We built the API layer on top of Project Keep. The challenge we had was, if we were to send this content alongside other fields, how do we determine the data type that should be stored? In Keep and in Domino HTTP, attachments are already uploaded and retrieved as separate REST calls to accessing field data. So, we took the same approach here. The flow, at this point, would be to create the document with one call, then upload attachments or images as a separate call, then uploading or retrieving formatted content with Content-Type as “text/html” or “text/markdown.” Could that change? Of course.
In terms of technology, Keep is Java and in Java the standard library for HTML manipulation is JSoup, the standard library for markdown conversion is flexmark.
The benefit of keeping this manipulation between the two output types on the server is that clients just need to speak HTML or markdown. Different flavours of markdown may prove a challenge in the future, but that’s for the future. For app developers, you bring your own editor, we provide consistent conversion. Handling it on the server also allows a phase for cleaning the HTML. I am particularly keen to ensure we retain this as it opens up a number of potential innovative opportunities which I’m not ready to discuss at this time.
Admittedly, it may be trying to solve a problem no one has. But R&D is about thinking about a problem differently and coming up with a solution not suggested before. It’s about being Icarus, daring to fly higher but willing to fall.

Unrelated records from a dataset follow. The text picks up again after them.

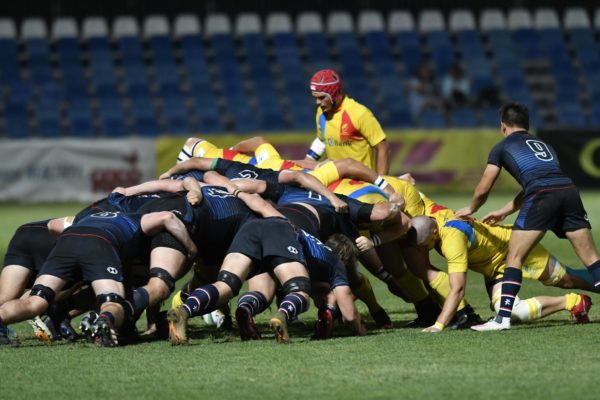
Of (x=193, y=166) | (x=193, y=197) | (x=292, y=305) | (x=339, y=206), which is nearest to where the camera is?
(x=292, y=305)

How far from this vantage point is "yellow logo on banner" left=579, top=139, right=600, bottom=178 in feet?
73.1

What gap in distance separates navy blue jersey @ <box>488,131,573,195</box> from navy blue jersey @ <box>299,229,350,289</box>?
141 centimetres

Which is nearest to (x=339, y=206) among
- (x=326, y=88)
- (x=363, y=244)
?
(x=363, y=244)

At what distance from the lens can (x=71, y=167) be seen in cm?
2223

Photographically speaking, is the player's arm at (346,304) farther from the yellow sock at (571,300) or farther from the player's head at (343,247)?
the yellow sock at (571,300)

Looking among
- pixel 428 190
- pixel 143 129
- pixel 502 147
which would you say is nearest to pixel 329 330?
pixel 502 147

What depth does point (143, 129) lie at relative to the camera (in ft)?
81.1

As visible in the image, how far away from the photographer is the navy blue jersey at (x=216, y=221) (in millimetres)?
8789

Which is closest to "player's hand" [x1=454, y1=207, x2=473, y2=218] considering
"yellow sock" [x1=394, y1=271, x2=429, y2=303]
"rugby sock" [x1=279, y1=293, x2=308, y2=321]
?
"yellow sock" [x1=394, y1=271, x2=429, y2=303]

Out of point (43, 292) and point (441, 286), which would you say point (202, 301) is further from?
point (441, 286)

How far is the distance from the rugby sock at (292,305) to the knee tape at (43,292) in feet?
5.14

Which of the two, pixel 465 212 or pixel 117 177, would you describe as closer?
pixel 465 212

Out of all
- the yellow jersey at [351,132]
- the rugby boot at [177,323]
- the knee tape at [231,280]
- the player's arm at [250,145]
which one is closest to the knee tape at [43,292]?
the rugby boot at [177,323]

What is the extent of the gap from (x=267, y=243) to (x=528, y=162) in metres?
2.03
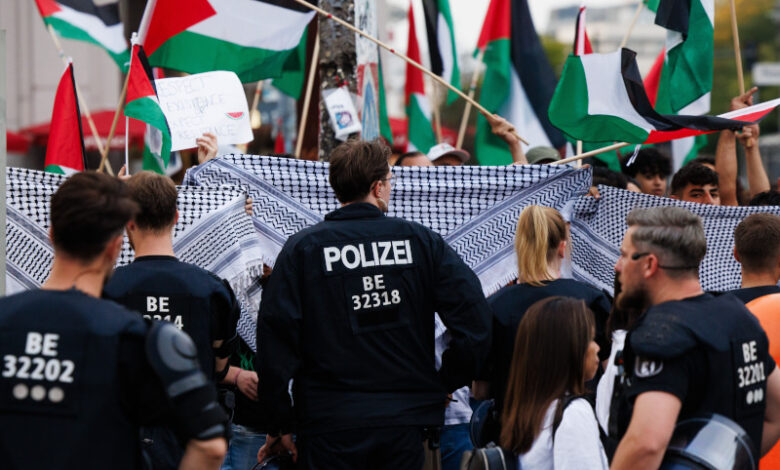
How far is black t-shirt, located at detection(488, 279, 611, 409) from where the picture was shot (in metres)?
4.81

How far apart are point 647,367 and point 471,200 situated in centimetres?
226

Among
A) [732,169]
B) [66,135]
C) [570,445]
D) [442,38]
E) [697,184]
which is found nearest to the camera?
[570,445]

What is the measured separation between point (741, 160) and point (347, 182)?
16233 mm

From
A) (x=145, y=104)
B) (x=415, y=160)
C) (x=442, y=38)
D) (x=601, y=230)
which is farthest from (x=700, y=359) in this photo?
(x=442, y=38)

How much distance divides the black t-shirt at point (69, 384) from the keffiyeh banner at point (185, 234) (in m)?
2.06

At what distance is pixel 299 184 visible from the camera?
552cm

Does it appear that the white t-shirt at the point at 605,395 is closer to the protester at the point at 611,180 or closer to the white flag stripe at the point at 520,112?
the protester at the point at 611,180

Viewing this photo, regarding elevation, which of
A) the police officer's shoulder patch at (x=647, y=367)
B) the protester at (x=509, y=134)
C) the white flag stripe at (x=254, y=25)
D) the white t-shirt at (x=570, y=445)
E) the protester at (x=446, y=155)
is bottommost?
the white t-shirt at (x=570, y=445)

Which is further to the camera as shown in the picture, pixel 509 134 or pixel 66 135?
pixel 66 135

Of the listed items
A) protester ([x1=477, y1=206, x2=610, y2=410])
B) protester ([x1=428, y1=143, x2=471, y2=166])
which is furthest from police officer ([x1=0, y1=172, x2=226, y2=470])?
protester ([x1=428, y1=143, x2=471, y2=166])

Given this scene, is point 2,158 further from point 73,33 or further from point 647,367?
point 73,33

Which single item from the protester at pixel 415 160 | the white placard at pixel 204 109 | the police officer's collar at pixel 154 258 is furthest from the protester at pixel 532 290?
the protester at pixel 415 160

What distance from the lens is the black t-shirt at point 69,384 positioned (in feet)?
10.1

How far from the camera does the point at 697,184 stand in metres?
6.77
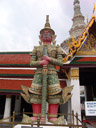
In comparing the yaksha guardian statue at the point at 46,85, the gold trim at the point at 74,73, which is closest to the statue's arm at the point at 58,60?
the yaksha guardian statue at the point at 46,85

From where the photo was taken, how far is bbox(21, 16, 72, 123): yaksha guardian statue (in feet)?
13.5

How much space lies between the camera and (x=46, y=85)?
163 inches

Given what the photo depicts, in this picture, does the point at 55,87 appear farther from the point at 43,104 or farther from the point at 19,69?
the point at 19,69

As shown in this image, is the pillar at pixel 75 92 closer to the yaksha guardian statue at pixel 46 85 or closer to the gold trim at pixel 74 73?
the gold trim at pixel 74 73

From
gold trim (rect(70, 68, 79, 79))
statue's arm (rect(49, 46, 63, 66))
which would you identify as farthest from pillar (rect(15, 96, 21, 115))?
statue's arm (rect(49, 46, 63, 66))

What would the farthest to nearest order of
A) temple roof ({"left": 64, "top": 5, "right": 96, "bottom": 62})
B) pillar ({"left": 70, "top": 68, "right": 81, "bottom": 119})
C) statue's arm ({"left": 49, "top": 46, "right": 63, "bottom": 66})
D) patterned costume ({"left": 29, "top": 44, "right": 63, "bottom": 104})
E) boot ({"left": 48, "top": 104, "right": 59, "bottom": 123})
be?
1. temple roof ({"left": 64, "top": 5, "right": 96, "bottom": 62})
2. pillar ({"left": 70, "top": 68, "right": 81, "bottom": 119})
3. statue's arm ({"left": 49, "top": 46, "right": 63, "bottom": 66})
4. patterned costume ({"left": 29, "top": 44, "right": 63, "bottom": 104})
5. boot ({"left": 48, "top": 104, "right": 59, "bottom": 123})

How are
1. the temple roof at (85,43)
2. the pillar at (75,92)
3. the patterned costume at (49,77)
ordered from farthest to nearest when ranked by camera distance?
the temple roof at (85,43) < the pillar at (75,92) < the patterned costume at (49,77)

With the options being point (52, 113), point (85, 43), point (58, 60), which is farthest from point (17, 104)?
point (58, 60)

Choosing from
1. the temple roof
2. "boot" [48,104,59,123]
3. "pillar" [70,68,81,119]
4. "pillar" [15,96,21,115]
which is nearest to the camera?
"boot" [48,104,59,123]

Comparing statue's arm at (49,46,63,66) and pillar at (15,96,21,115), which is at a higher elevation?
statue's arm at (49,46,63,66)

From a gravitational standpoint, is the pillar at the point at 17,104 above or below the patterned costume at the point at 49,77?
below

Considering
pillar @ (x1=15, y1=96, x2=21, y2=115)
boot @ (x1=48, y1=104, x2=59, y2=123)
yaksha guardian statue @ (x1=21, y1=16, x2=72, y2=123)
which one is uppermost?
yaksha guardian statue @ (x1=21, y1=16, x2=72, y2=123)

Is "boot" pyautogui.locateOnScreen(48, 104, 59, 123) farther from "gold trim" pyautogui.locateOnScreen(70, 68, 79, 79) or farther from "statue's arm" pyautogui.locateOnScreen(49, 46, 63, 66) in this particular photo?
"gold trim" pyautogui.locateOnScreen(70, 68, 79, 79)

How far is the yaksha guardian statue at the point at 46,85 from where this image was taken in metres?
4.12
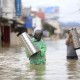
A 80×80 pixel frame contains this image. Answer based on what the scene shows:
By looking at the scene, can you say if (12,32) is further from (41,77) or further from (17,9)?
(41,77)

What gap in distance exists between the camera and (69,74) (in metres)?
11.9

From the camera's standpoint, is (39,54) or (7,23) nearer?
(39,54)

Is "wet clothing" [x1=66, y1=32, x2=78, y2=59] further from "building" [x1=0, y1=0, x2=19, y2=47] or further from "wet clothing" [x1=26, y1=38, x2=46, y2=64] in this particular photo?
"building" [x1=0, y1=0, x2=19, y2=47]

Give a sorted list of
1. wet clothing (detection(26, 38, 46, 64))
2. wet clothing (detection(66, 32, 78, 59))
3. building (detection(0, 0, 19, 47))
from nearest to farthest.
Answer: wet clothing (detection(26, 38, 46, 64))
wet clothing (detection(66, 32, 78, 59))
building (detection(0, 0, 19, 47))

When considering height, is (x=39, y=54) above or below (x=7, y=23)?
below

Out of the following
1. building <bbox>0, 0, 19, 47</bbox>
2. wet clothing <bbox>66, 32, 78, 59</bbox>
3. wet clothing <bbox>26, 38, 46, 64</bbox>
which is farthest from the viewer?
building <bbox>0, 0, 19, 47</bbox>

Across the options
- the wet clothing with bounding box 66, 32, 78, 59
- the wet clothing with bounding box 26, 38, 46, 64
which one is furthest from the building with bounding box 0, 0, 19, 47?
the wet clothing with bounding box 26, 38, 46, 64

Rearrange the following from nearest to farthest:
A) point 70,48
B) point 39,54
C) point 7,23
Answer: point 39,54
point 70,48
point 7,23

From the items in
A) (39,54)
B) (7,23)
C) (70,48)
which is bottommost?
(70,48)

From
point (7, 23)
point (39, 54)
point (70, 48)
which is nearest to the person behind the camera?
point (39, 54)

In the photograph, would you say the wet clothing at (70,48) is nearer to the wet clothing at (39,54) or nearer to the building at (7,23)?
the wet clothing at (39,54)

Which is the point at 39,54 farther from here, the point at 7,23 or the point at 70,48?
the point at 7,23

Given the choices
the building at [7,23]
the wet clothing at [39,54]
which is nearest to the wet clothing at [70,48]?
the wet clothing at [39,54]

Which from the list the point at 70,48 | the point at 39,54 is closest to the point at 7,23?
the point at 70,48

I think we achieved what we set out to do, with a demo that went from mobile, to web, to an idea of what Nomad could handle with appropriate editors on top of the raw HTML / markdown, back to the web and back to mobile. It’s certainly not complete and work on Notes Client / Nomad would be required. And, as I said, it doesn’t cover all scenarios. But it demonstrates getting formatted content into and out of Domino without the peculiarities of Notes Rich Text, using something more universal. That opens up a new way for migrating formatted content from non-Domino databases into an NSF, so appealing to non-traditional audiences. And as Jason showed at the end of the session, thinking beyond Notes Rich Text for formatted content is a requirement for non-traditional clients and transfer formats, like EWS.